Cook: 14 suggestions to help end street violence

Cook: 14 suggestions to help end street violence

November 2nd, 2014 by David Cook in Opinion Columns

David Cook

David Cook

Photo by Ashlee Culverhouse /Times Free Press.

Want the shootings and gang violence to end?

Really and truly?

1. Reopen Kirkman Technical High School, creating a viable vocational pathway that would re-energize our nearly nonexistent black middle class.

Because gangs dissolve when folks have decent-paying jobs.

2. Bring back the local Black Panther Party or a similar political life force able to unapologetically articulate black pride and self-determination while creating a moral alternative to gang life.

Because gangs dry up when folks have vision.

3. Divest any public or privately held funds from the Corrections Corporation of America, which has privatized our prisons and created a system that will forever crave prisoners, most often young black men.

4. Restart the gang intervention model envisioned by Boyd Patterson's now-dismantled Gang Task Force, which used rehabilitated felons and former bangers as believable and legitimate anti-violence voices who could walk into the schools and neighborhoods and offer an alternative way of life.

5. Recognize gang members are human beings with the same predictable hierarchy of needs that you and I share.

"Psychologists say it starts in the home," one gang member said to me. "If we can't get the nutrients there, you're going to go to the place you can."

Gangs then emerge as a pseudo-family, offering protection, fellowship and an economic safety net. Yes, it's drug money, but what would you do when the cupboards run dry: sell dope or starve?

"I started when I was in third grade," the gang member continued.

The rest of us should learn to be humble before such hardship, instead of standing in condemnation of it.

6. Recognize the deep trauma held within the black heart, mind and body. There are ZIP codes full of post-traumatic stress. (Studies show there is more PTSD among children in south central Los Angeles than Baghdad.)

"I had a dream yesterday.
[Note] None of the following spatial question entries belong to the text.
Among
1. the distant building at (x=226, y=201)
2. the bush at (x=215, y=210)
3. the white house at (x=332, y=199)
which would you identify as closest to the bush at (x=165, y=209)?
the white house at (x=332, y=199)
I couldn't sleep," one man said at a gang meeting Friday. "I saw the bloodstains on the sidewalk. The blood cried out. I heard the voices from the bloodshed cry out, 'Do not let my dying be in vain.'"

7. Listen to the voices that explain how gang violence is just one link in a very long chain of racial injustice and inequality.

"Part of the mechanics of oppressing people is to pervert them to the extent that they become the instruments of their own oppression," said a man in the documentary "Crips and Bloods: Made in America."

8. Begin to rally around black-owned businesses and support black entrepreneurs.

"You know how long a dollar circulates in the black community?" said Richard Bennett of A Better Tomorrow. "Six hours."

9. Intentionally engage young black males as early as possible through the creation of a Boys Inc., a program modeled after the very successful Girls Inc.

Then create a series of single-sex schools -- pre-K to graduation stage -- populated by black males from across the county.

Call it the Chattanooga Boys Leadership Academy.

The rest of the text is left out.